Written problem 1 =>
Copy out the entries word for word, starting at the line that contains "How far from the camera is" and continuing through the end of the entries. Omit the pictures from your copy.

Extracted text =>
++++++++

The dream percolates for a few months and then fades away. Every 4-5 years it has re-surfaced in a slightly revised form, but each time, it has faded back into the woodwork.
When I began my work with Music Together, the element of music and play began to take more of the focus. I opened a storefront in Tolland and dove in! For three years I continued teaching Music Together and explored various other ways of using my little space - drum circles, family events, workshops, theatre classes etc.. All were fun, none were consistent. After 3 years I decided I couldn't commit to the overhead any longer as I had "failed" to see my dream come true.
Looking back, I know I didn't "fail" so much as I made life choices that made it clear the time was not right. I wanted to be around for my children, I loved teaching more than "managing" and I didn't really care about anything besides Music Together so why not just do that? I decided that while the dream was lovely, I didn't want it enough (or have the skills needed) to make it happen, so I pushed it away and moved on.
Several years passed and I happily taught in a number of spaces, but that gets old ~ getting in the car and having to remember where I was going on any given day taxed my attention challenged brain. Then, along came a charming toy store with a lovely event room! At Kiddy Korner I was able to teach as many classes as I could fill. I had storage, I had people to chat with between classes. I had the best of both worlds! A central location where I could offer as much as I wanted, without the risk of overhead etc... I paid my "rent" when I used the space and didn't even have to clean the bathroom!

++++++++

Written problem 2 =>
Based on the text about teaching Music Together, answer yes or no to each statement and quote the words that settle it: (a) The writer's storefront was in Tolland. (b) At Kiddy Korner the writer had to clean the bathroom. (c) The writer kept the storefront for five years.

Records =>

++++++++

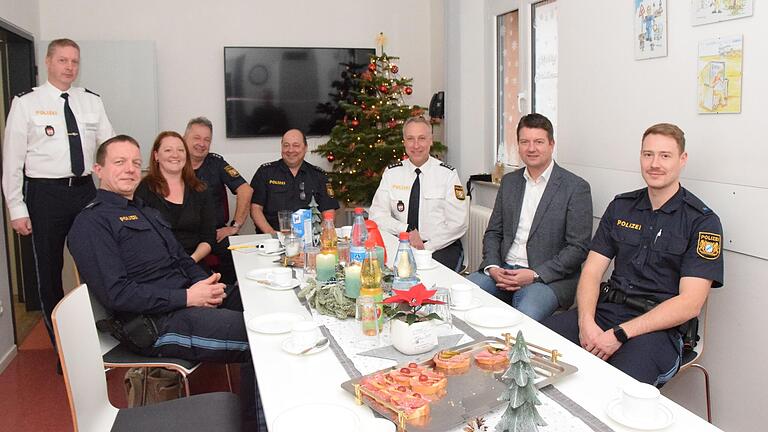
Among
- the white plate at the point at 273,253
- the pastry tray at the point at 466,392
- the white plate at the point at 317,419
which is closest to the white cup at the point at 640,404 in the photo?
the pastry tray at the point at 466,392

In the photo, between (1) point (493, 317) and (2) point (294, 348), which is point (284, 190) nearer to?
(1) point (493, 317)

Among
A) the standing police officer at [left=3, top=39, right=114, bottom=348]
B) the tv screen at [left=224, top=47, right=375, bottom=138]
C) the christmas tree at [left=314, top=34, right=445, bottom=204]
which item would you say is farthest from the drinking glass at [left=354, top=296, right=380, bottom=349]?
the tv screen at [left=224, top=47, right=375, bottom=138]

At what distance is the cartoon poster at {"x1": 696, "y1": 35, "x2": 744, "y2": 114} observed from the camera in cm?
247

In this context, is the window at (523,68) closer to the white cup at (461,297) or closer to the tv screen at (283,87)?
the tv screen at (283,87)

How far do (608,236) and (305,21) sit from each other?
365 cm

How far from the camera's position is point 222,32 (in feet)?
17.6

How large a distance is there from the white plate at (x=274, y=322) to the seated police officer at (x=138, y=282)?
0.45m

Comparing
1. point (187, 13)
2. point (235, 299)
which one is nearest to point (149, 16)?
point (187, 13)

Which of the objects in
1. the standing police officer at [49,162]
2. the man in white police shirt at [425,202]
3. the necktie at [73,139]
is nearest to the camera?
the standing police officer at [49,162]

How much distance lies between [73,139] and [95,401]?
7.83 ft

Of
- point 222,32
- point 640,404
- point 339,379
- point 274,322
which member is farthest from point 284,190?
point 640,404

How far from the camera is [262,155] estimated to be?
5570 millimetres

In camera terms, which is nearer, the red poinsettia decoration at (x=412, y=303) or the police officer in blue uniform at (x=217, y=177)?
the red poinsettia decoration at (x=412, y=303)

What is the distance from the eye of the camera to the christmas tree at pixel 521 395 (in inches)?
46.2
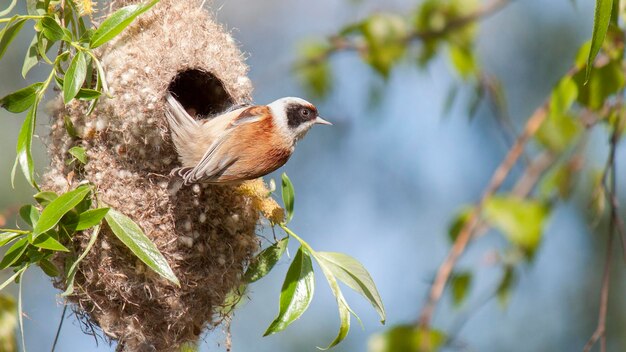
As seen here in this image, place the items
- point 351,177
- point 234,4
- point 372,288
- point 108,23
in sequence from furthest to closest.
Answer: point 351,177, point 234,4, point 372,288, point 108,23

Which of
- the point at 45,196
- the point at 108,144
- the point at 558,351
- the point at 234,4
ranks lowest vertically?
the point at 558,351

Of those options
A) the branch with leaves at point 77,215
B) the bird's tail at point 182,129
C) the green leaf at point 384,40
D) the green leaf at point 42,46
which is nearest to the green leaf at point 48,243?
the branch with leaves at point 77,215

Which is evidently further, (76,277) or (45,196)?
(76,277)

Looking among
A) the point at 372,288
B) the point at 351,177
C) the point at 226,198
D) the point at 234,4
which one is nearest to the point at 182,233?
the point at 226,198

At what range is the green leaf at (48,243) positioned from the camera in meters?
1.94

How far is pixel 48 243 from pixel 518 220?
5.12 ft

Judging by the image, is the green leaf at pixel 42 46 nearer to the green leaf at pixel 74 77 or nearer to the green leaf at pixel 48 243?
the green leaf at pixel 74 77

++++++++

Full response 1 =>
How far from the camera is [262,155] estimated to be?
5570 millimetres

In camera terms, which is nearer, the red poinsettia decoration at (x=412, y=303) or the police officer in blue uniform at (x=217, y=177)?
the red poinsettia decoration at (x=412, y=303)

What is the distance from the eye of the camera to the christmas tree at pixel 521 395 (in inches)?
46.2
As seen here in this image, place the items
- point 351,177
- point 234,4
- point 372,288
- point 108,23
in sequence from furthest to closest.
Answer: point 351,177, point 234,4, point 372,288, point 108,23

Which of
- the point at 45,196
- the point at 108,144
- the point at 558,351
- the point at 234,4
ranks lowest vertically?
the point at 558,351

Of those options
A) the branch with leaves at point 77,215
B) the bird's tail at point 182,129
C) the green leaf at point 384,40
D) the green leaf at point 42,46
which is nearest to the green leaf at point 48,243?
the branch with leaves at point 77,215

Which is evidently further, (76,277) or (45,196)?
(76,277)

Looking among
A) the point at 372,288
B) the point at 351,177
C) the point at 226,198
D) the point at 234,4
which one is nearest to the point at 182,233?
the point at 226,198

At what range is the green leaf at (48,243) positioned from the camera in meters?
1.94

How far is pixel 48 243 from pixel 518 220?
5.12 ft

Judging by the image, is the green leaf at pixel 42 46 nearer to the green leaf at pixel 74 77 or nearer to the green leaf at pixel 48 243?
the green leaf at pixel 74 77

Full response 2 =>
(a) Yes: "I opened a storefront in Tolland and dove in!"
(b) No: "I paid my "rent" when I used the space and didn't even have to clean the bathroom!"
(c) No: "After 3 years I decided I couldn't commit to the overhead any longer"